Nicht nur die Regierungssitzung selbst verlief laut Beobachtern einigermaßen chaotisch, auch die Kommunikation nach außen sorgte für Irritation unter den Medienvertretern. Diese wurden nach Sitzungsende nämlich schon in den Empfangssalon im Hohen Haus zum sogenannten Debriefing mit den Regierungskoordinatoren Thomas Drozda (SPÖ) und Harald Mahrer (ÖVP) geschickt, als plötzlich Kanzler und Vizekanzler eine unangekündigte Pressekonferenz am Parlamentsgang veranstalteten, um über die Ergebnisse zu informieren.

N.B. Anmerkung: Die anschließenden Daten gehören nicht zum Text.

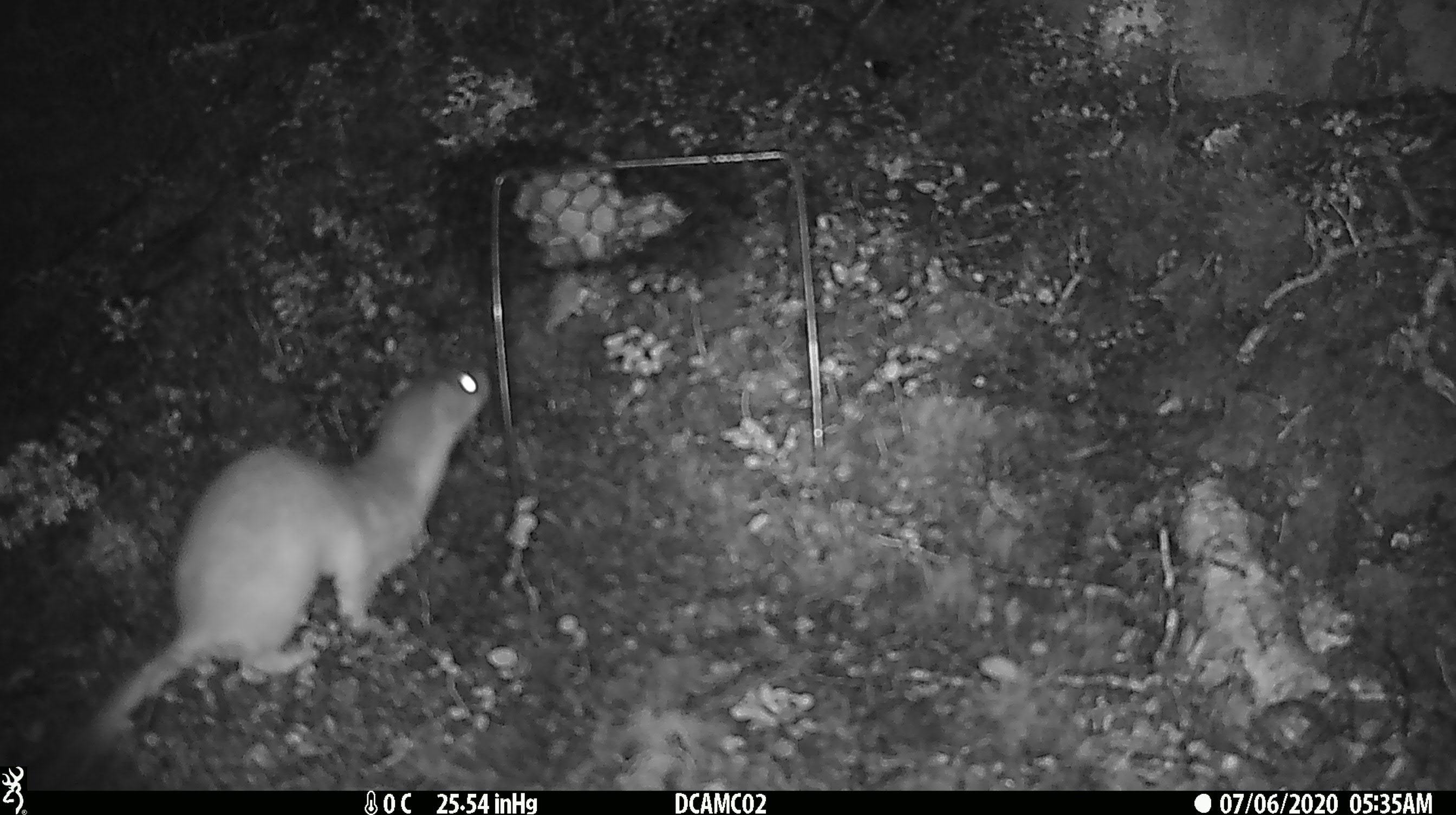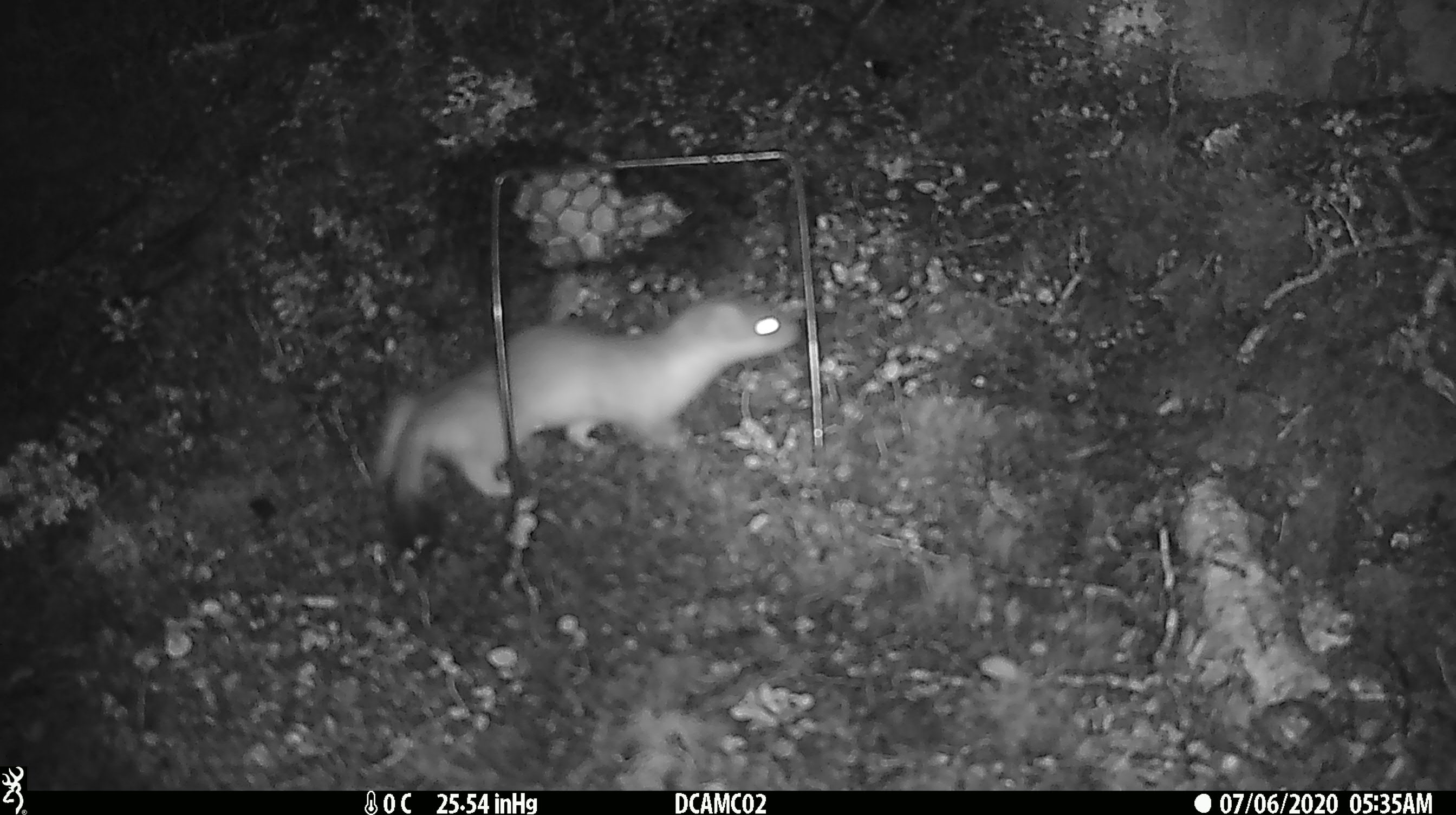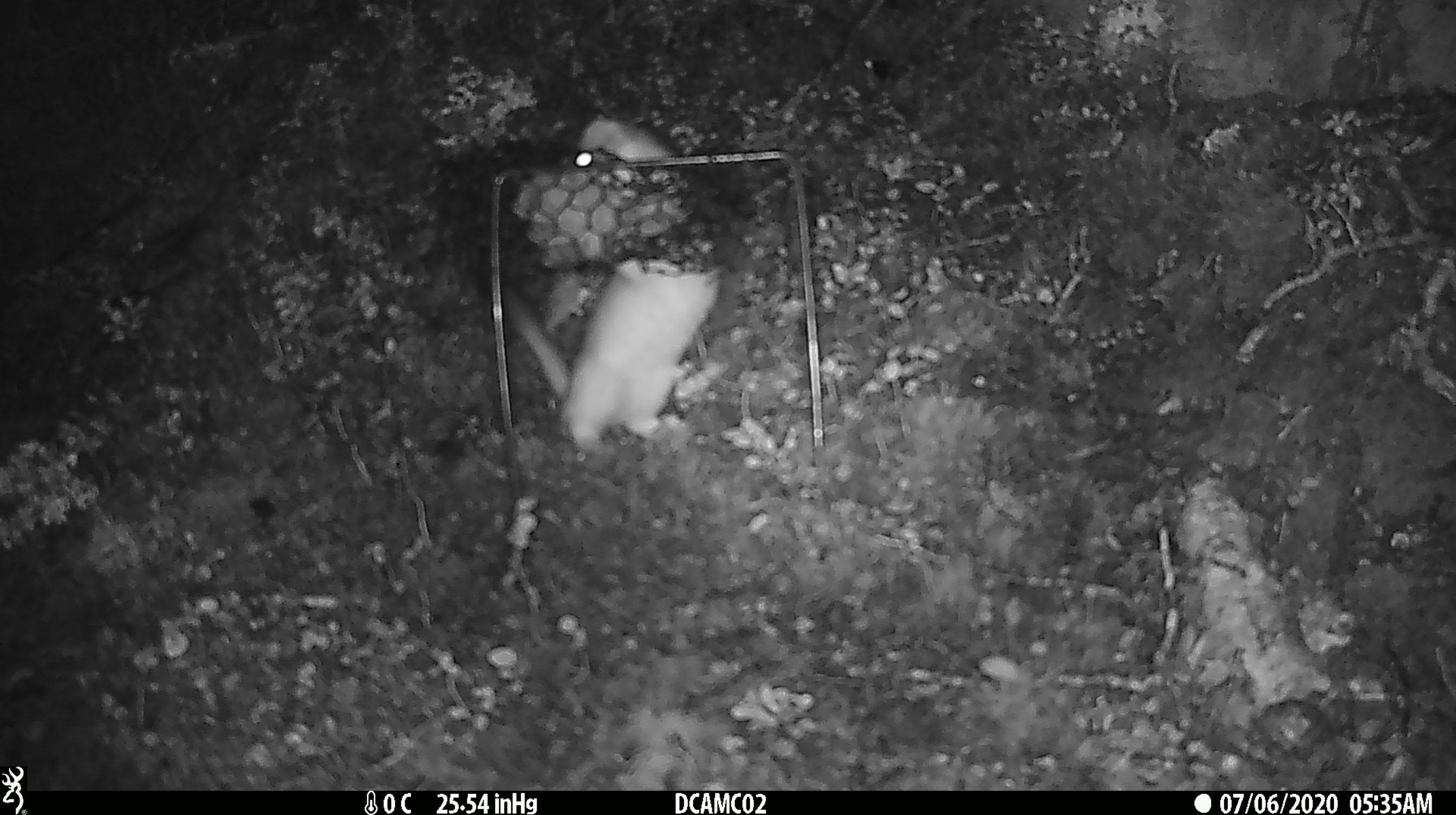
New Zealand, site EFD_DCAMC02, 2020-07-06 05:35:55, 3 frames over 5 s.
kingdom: Animalia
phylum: Chordata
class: Mammalia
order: Carnivora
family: Mustelidae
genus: Mustela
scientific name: Mustela erminea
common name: stoat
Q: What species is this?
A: Stoat (Mustela erminea).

Dabei lobte Kanzler Christian Kern (SPÖ) mit Verweis auf “eine Reihe von Initiativen” trotz sichtlich angespannter Mienen der Regierungsmannschaft den Arbeitseifer der Koalition. Er bat um etwas Geduld, schließlich arbeite die Koalition in der jetzigen Konstellation erst seit sechs Monaten zusammen. “Wir können nicht innerhalb von sechs Monaten alles umbauen, alles neu machen.” Ziel sei es, gemeinsame Akzente zu setzen: “Die werden kommen, da darf ich Sie noch um ein bisschen Geduld bitten.” Das Regierungsteam habe eine lange Nacht und arbeitsreiche Wochen hinter sich und man sei “gut beraten, einen Schritt nach dem anderen zu setzen”, meinte der Kanzler.

Beim anschließenden “Debriefing” hatten die Regierungskoordinatoren nicht mehr viel Neues zu erzählen, waren aber ebenfalls bemüht, den Fleiß der Regierung darzustellen: Mit 43 Tagesordnungspunkten habe man eines der umfangreichsten Programme für eine Regierungssitzung abgearbeitet. Abgesegnet wurden etwa ein Gesetz für einen schrittweisen Wiedereinstieg in den Arbeitsmarkt nach einem langen Krankenstand, ein Pilotversuch für Alkohol-Wegfahrsperren sowie die Möglichkeit, die Eingetragene Partnerschaft am Standesamt zu schließen.